Another area that has been discussed in the literature on procedural pain is who is best to provide assistance to children during procedures. Several studies have found nurse coaching to be viable (e.g., Cohen, 2002; Cohen et al.; 2002) and others (e.g,. Dahlquist et al. 2002; Klieber et al., 2001) recommend parent training. Several authors have highlighted the cost issue and demonstrated that nurse training is the most cost effective (e.g., Cohen & MacLaren, 2007; Cohen et al., 1999). However, if conceptualizing from a social learning theory perspective, the implications may be broader. If the underlying mechanism is self-efficacy and feelings of self-efficacy are initiated within the family environment (Bandura, 1997), then the broader implication is the impact that these types of interactions (i.e., modeling of distress, low self-efficacy) have on the child's self-efficacy in the long run. While parent training may be time consuming and costly, providing parents with information prior to immunizations may be helpful, and research suggests that parents want and need more information (Piira et al., 2005; Woodgate & Kristjanson, 1996). For example, parents are given information about the medical aspects of immunizations. Information about assisting in child coping could be added to that material.

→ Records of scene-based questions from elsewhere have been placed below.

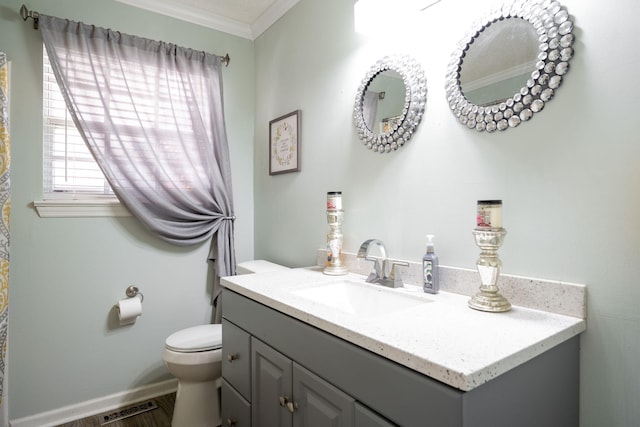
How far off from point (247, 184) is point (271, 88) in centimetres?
72

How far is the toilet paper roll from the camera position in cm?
204

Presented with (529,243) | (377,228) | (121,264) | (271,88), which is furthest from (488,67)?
(121,264)

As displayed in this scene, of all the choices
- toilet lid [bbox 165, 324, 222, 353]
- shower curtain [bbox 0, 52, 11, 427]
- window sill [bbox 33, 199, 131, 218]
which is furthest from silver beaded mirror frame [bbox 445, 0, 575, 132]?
shower curtain [bbox 0, 52, 11, 427]

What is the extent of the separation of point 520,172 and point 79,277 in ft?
7.63

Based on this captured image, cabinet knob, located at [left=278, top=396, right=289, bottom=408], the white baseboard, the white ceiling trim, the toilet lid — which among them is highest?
the white ceiling trim

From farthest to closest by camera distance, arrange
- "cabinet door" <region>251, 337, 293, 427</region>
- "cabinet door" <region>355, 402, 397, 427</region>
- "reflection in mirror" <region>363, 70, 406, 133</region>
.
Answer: "reflection in mirror" <region>363, 70, 406, 133</region>, "cabinet door" <region>251, 337, 293, 427</region>, "cabinet door" <region>355, 402, 397, 427</region>

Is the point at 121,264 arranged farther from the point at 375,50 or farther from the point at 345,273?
the point at 375,50

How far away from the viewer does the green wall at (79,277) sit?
1.87 m

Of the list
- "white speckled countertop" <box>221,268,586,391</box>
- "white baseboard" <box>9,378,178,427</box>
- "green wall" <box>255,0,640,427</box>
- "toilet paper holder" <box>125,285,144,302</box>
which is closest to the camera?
"white speckled countertop" <box>221,268,586,391</box>

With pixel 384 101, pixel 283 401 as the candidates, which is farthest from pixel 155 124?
pixel 283 401

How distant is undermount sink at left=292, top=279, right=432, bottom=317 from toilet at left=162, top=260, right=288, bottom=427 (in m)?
0.77

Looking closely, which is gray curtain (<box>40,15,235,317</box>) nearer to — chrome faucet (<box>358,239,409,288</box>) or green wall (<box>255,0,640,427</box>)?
green wall (<box>255,0,640,427</box>)

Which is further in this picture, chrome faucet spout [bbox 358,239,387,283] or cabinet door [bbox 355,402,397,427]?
chrome faucet spout [bbox 358,239,387,283]

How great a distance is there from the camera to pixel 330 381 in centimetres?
96
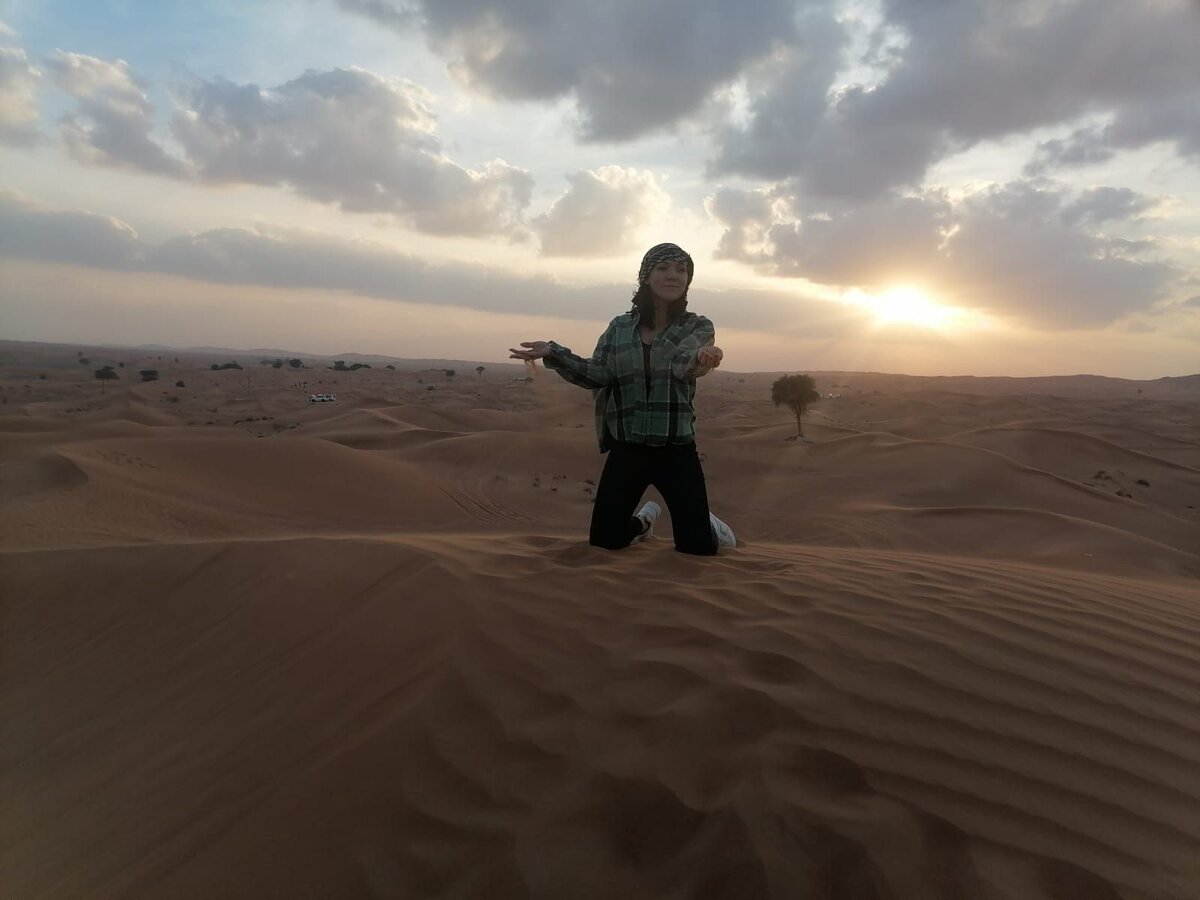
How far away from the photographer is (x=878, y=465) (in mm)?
14102

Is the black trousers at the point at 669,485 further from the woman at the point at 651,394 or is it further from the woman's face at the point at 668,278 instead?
the woman's face at the point at 668,278

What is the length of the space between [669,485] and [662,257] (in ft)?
4.75

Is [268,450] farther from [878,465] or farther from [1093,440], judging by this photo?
[1093,440]

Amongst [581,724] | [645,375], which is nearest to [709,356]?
[645,375]

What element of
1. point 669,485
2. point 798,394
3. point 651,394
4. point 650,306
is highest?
point 650,306

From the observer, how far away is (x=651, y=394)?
4.09 metres

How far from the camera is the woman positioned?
4.07 metres

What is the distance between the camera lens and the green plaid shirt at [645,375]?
Answer: 159 inches

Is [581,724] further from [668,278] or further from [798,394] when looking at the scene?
[798,394]

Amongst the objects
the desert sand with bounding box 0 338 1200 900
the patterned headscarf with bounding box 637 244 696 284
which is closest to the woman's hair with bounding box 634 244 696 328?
the patterned headscarf with bounding box 637 244 696 284

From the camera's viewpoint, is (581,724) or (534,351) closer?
(581,724)

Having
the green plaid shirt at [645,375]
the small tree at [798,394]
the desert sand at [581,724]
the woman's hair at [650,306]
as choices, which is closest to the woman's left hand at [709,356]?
the green plaid shirt at [645,375]

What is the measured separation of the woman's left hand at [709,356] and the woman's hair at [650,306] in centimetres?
44

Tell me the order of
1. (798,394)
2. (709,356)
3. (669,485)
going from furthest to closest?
(798,394), (669,485), (709,356)
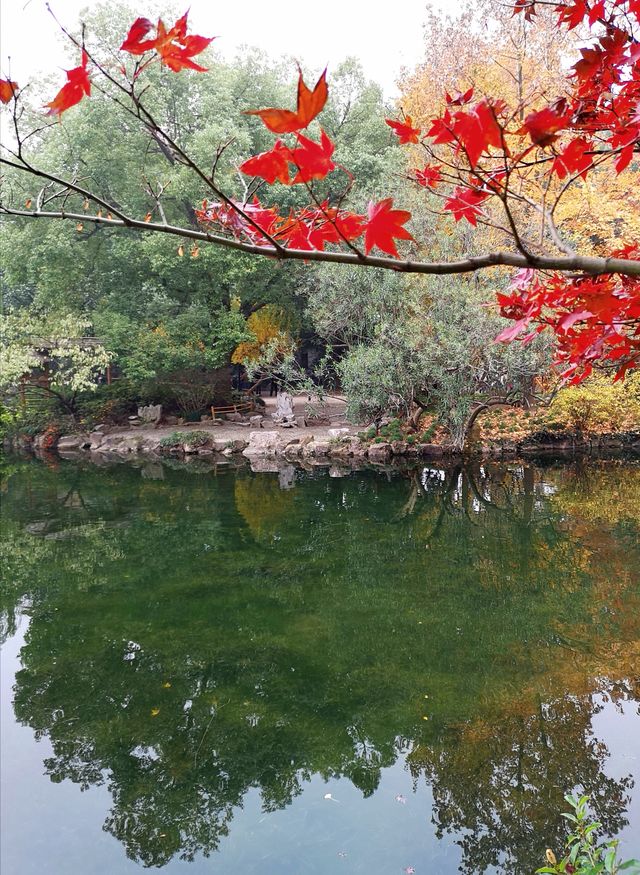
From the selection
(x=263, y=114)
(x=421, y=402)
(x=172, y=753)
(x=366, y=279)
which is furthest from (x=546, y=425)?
(x=263, y=114)

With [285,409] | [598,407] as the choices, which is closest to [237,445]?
[285,409]

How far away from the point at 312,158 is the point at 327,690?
335 centimetres

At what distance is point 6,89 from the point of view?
3.62ft

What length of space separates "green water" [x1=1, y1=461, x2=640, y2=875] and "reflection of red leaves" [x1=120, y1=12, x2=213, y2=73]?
2787 millimetres

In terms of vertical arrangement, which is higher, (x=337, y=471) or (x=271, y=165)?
(x=271, y=165)

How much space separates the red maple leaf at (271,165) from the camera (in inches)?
41.7

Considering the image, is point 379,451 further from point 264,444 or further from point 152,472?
point 152,472

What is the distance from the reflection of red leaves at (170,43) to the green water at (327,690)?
110 inches

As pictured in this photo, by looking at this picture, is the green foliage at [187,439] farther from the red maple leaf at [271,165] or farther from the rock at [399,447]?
the red maple leaf at [271,165]

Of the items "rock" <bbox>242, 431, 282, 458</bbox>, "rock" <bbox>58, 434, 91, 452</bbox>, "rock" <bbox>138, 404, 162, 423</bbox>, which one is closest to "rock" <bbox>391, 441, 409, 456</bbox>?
"rock" <bbox>242, 431, 282, 458</bbox>

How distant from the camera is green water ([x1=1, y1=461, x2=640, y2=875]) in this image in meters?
2.71

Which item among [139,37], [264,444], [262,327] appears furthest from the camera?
[262,327]

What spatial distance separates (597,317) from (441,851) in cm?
235

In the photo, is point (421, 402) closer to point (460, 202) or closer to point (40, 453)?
point (40, 453)
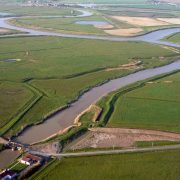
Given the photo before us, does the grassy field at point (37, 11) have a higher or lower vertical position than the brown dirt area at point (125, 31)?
higher

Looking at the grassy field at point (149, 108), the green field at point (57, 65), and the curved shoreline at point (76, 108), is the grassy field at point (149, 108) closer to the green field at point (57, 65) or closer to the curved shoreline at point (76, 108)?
the curved shoreline at point (76, 108)

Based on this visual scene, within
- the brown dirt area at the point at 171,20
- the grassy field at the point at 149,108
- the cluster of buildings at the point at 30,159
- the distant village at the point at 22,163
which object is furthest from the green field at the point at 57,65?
the brown dirt area at the point at 171,20

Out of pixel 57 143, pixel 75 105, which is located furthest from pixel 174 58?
pixel 57 143

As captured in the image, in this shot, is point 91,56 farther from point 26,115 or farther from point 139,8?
point 139,8

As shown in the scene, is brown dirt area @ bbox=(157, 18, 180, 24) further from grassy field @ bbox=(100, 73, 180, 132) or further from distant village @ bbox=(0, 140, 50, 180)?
distant village @ bbox=(0, 140, 50, 180)

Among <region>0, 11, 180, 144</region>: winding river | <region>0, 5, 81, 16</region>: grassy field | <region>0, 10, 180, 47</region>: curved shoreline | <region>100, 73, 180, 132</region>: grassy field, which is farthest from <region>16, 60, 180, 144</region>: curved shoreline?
<region>0, 5, 81, 16</region>: grassy field

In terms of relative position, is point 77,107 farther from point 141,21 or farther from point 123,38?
point 141,21
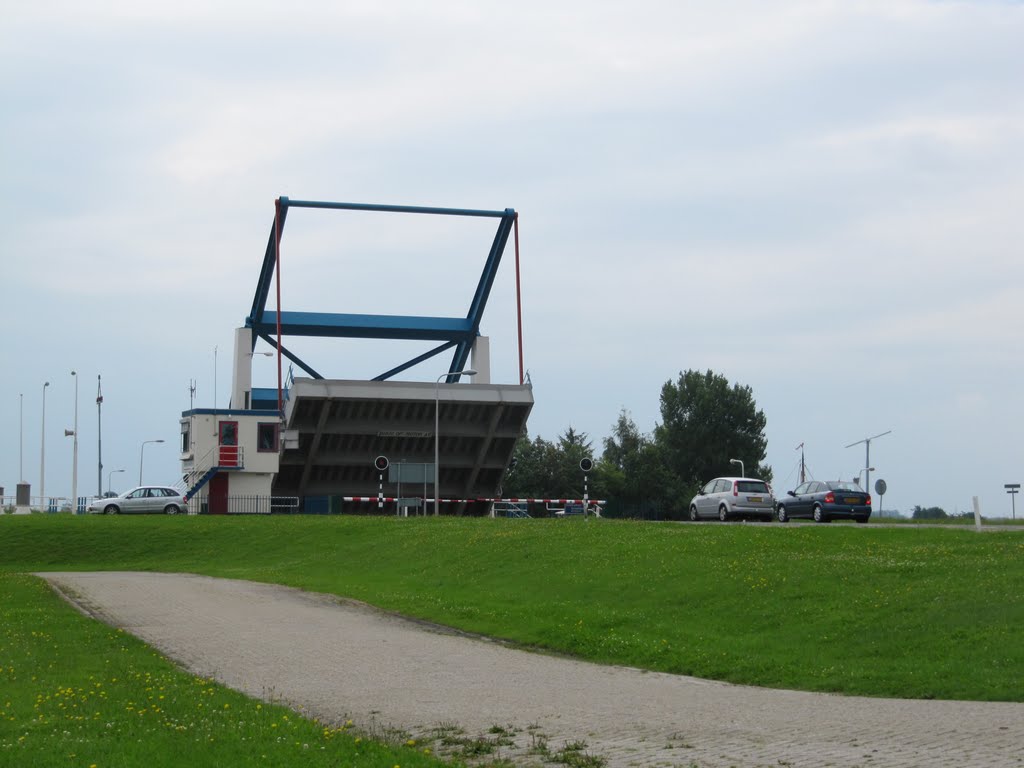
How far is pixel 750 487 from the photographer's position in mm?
42625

In conclusion, social learning theory provides a conceptual model for our current understanding of the development, maintenance and treatment of procedural pain. While the social aspects of pain are clear (Craig et al., 1996; Craig & Pillai Riddell, 2003), research has not directly investigated many of the tenets of social learning theory with procedural pain. It is the hope of the authors that with this dialogue additional research will emerge demonstrating that social learning theory provides a unified approach to our understanding of pediatric procedural pain.